Trent McKeegan

Personal information
- Full name: Trent Cecil Alan McKeegan
- Born: 11 March 2000 (age 26) Derry, Northern Ireland
- Batting: Right-handed
- Bowling: Right-arm medium-fast

Domestic team information
- 2022–present: North West Warriors

Career statistics
| Competition | List A | Twenty20 |
| Matches | 2 | 8 |
| Runs scored | 15 | 0 |
| Batting average | 15.00 | 0.00 |
| 100s/50s | –/– | –/– |
| Top score | 15 | 0 |
| Balls bowled | 145 | 119 |
| Wickets | 0 | 11 |
| Bowling average | – | 14.54 |
| 5 wickets in innings | – | – |
| 10 wickets in match | – | – |
| Best bowling | – | 4/24 |
| Catches/stumpings | –/– | 1/– |
- Source: Cricinfo, 23 September 2023

= Trent McKeegan =

Irish cricketer

Trent McKeegan (born 11 March 2000) is an Irish cricketer.

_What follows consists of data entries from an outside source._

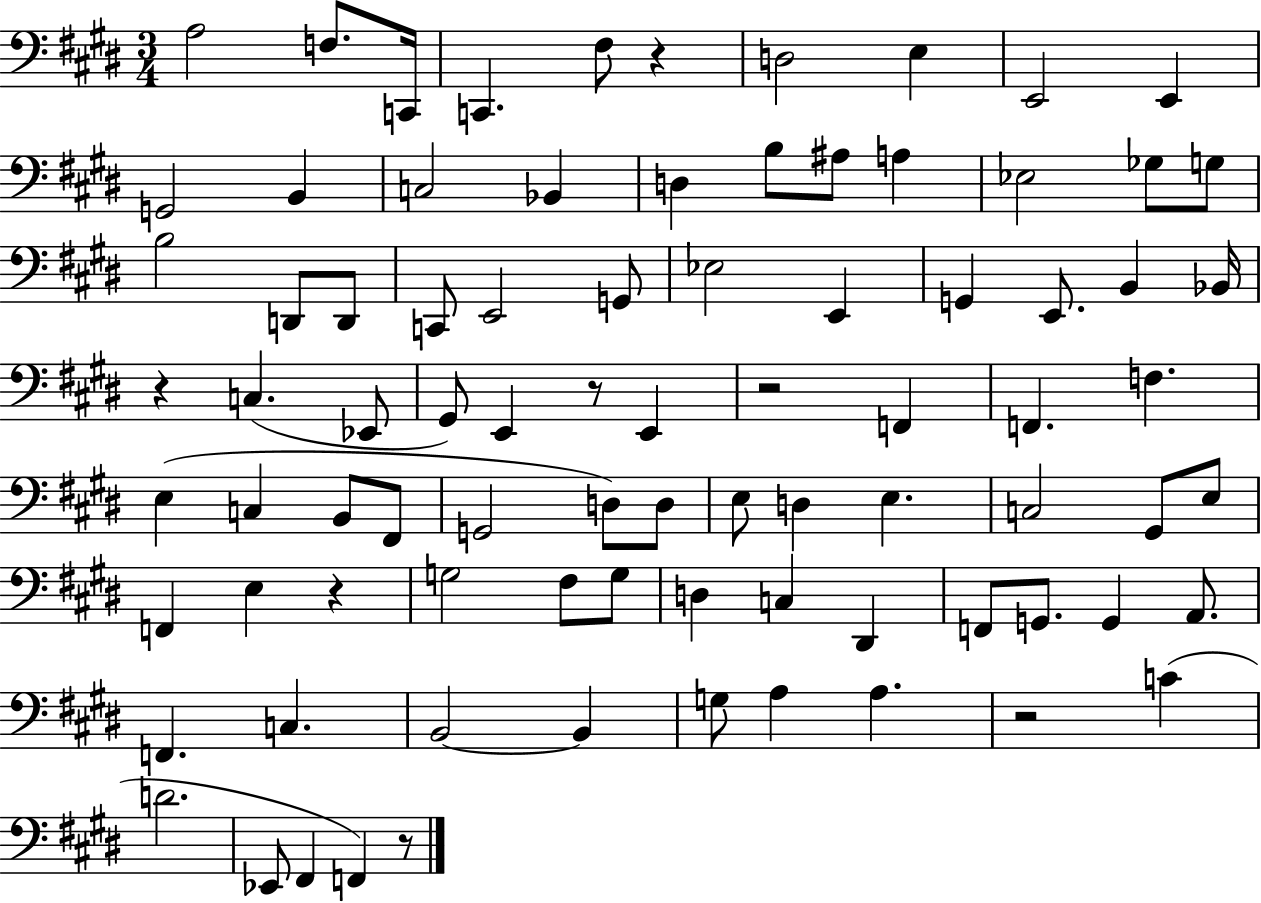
A3/h F3/e. C2/s C2/q. F#3/e R/q D3/h E3/q E2/h E2/q G2/h B2/q C3/h Bb2/q D3/q B3/e A#3/e A3/q Eb3/h Gb3/e G3/e B3/h D2/e D2/e C2/e E2/h G2/e Eb3/h E2/q G2/q E2/e. B2/q Bb2/s R/q C3/q. Eb2/e G#2/e E2/q R/e E2/q R/h F2/q F2/q. F3/q. E3/q C3/q B2/e F#2/e G2/h D3/e D3/e E3/e D3/q E3/q. C3/h G#2/e E3/e F2/q E3/q R/q G3/h F#3/e G3/e D3/q C3/q D#2/q F2/e G2/e. G2/q A2/e. F2/q. C3/q. B2/h B2/q G3/e A3/q A3/q. R/h C4/q D4/h. Eb2/e F#2/q F2/q R/e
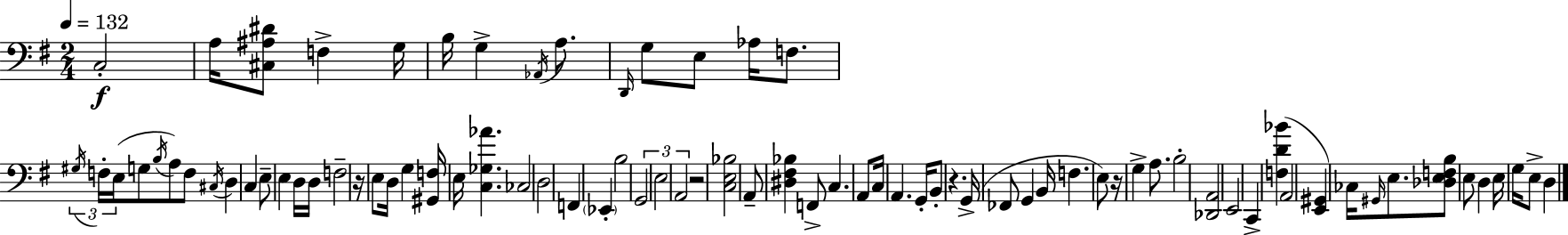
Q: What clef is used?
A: bass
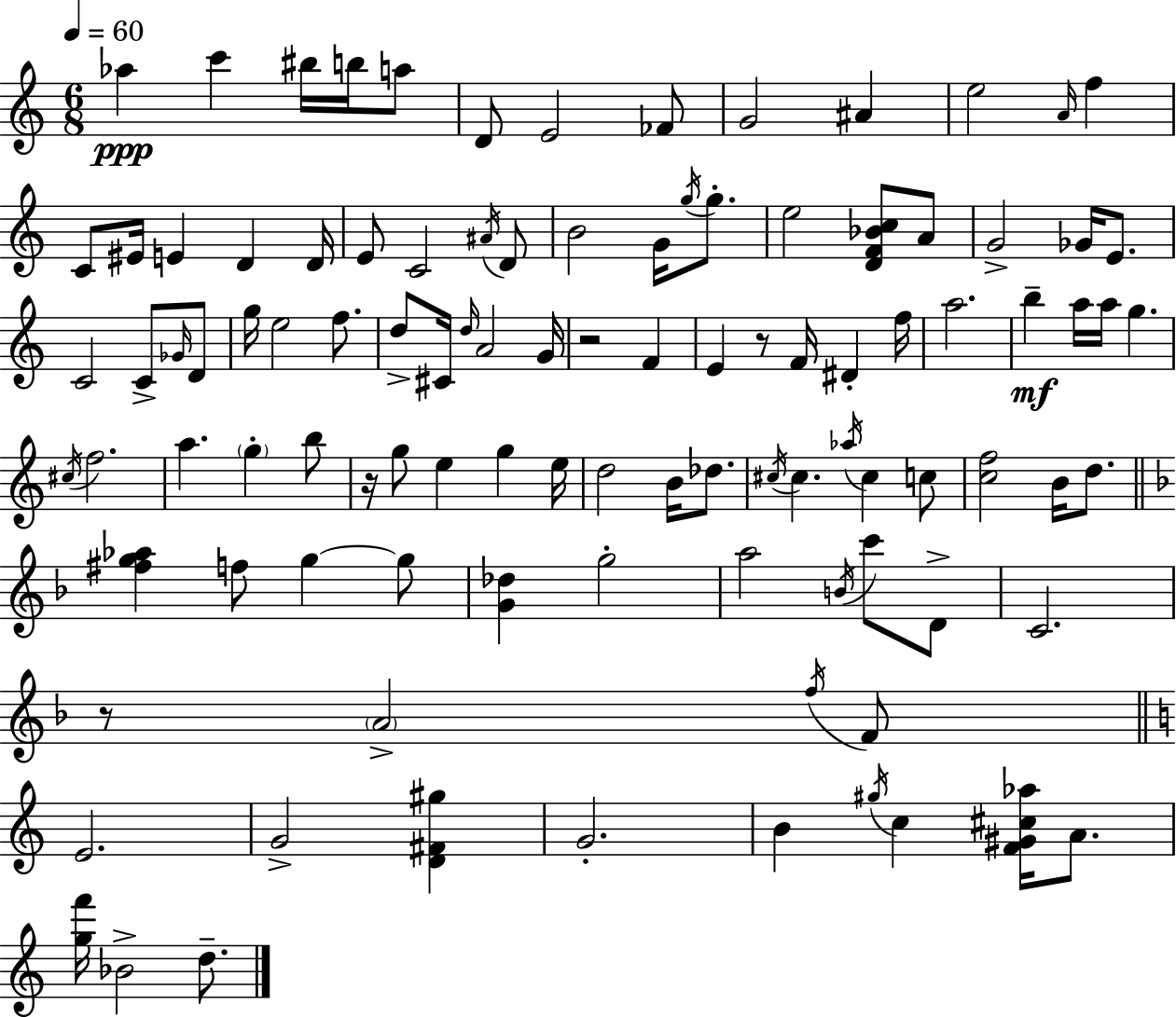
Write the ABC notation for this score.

X:1
T:Untitled
M:6/8
L:1/4
K:Am
_a c' ^b/4 b/4 a/2 D/2 E2 _F/2 G2 ^A e2 A/4 f C/2 ^E/4 E D D/4 E/2 C2 ^A/4 D/2 B2 G/4 g/4 g/2 e2 [DF_Bc]/2 A/2 G2 _G/4 E/2 C2 C/2 _G/4 D/2 g/4 e2 f/2 d/2 ^C/4 d/4 A2 G/4 z2 F E z/2 F/4 ^D f/4 a2 b a/4 a/4 g ^c/4 f2 a g b/2 z/4 g/2 e g e/4 d2 B/4 _d/2 ^c/4 ^c _a/4 ^c c/2 [cf]2 B/4 d/2 [^fg_a] f/2 g g/2 [G_d] g2 a2 B/4 c'/2 D/2 C2 z/2 A2 f/4 F/2 E2 G2 [D^F^g] G2 B ^g/4 c [F^G^c_a]/4 A/2 [gf']/4 _B2 d/2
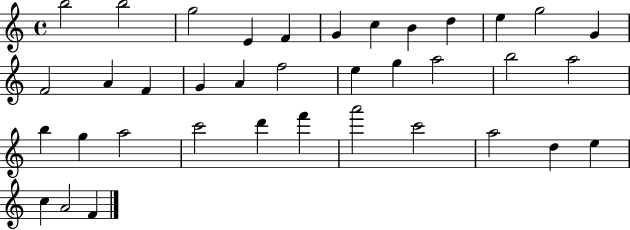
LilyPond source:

{
  \clef treble
  \time 4/4
  \defaultTimeSignature
  \key c \major
  b''2 b''2 | g''2 e'4 f'4 | g'4 c''4 b'4 d''4 | e''4 g''2 g'4 | \break f'2 a'4 f'4 | g'4 a'4 f''2 | e''4 g''4 a''2 | b''2 a''2 | \break b''4 g''4 a''2 | c'''2 d'''4 f'''4 | a'''2 c'''2 | a''2 d''4 e''4 | \break c''4 a'2 f'4 | \bar "|."
}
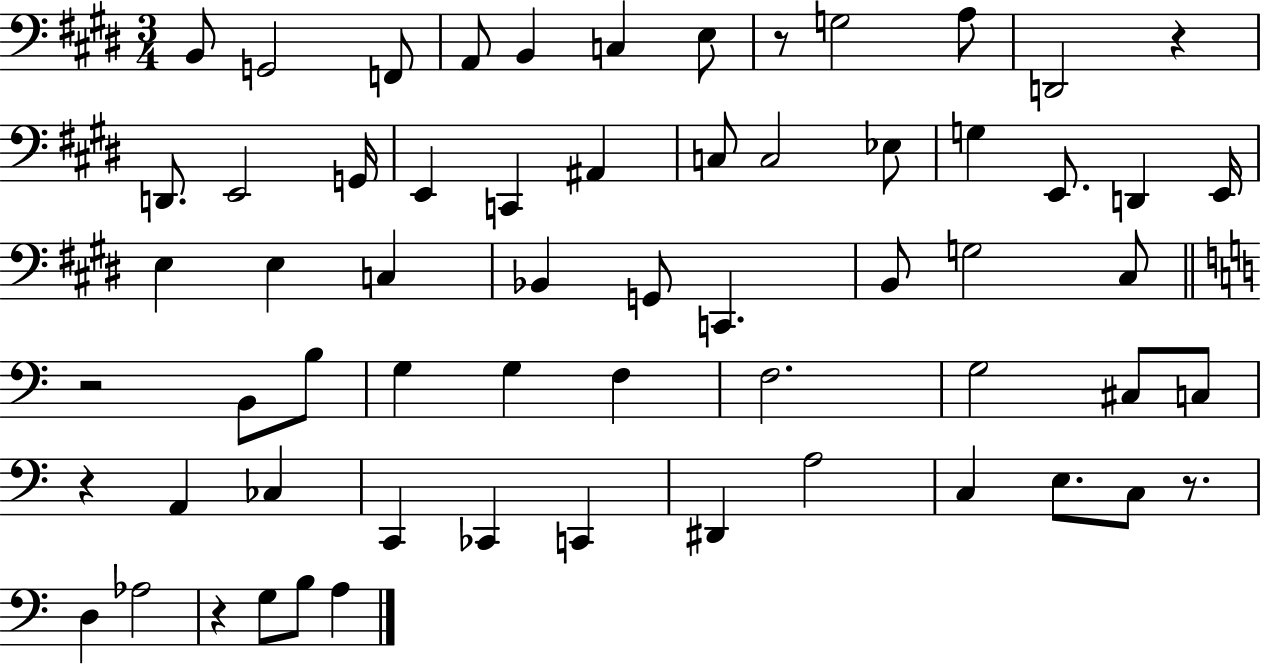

A member of Newbuildings Cricket Club, McKeegan played age group cricket for the North West Cricket Union in 2017. In 2020, he raised £5,000 for Altnagelvin Hospital in Derry in memory of his grandfather, Alan Wallace, who was an umpire in the North-West of Ireland, by running 75 miles in three days. McKeegan is employed by the Pharmacy Department at the hospital. McKeegan was called up to the North West Warriors squad for their opening matches in the 2022 Inter-Provincial Cup, but did not feature in the starting eleven. His debut for the North West Warriors came in a Twenty20 match against the Northern Knights in the 2022 Inter-Provincial Trophy festival at Comber, with McKeegan taking the wicket of Max Burton in the match. He played in all three of the Warriors fixtures in the festival, but went wicketless in his next two matches.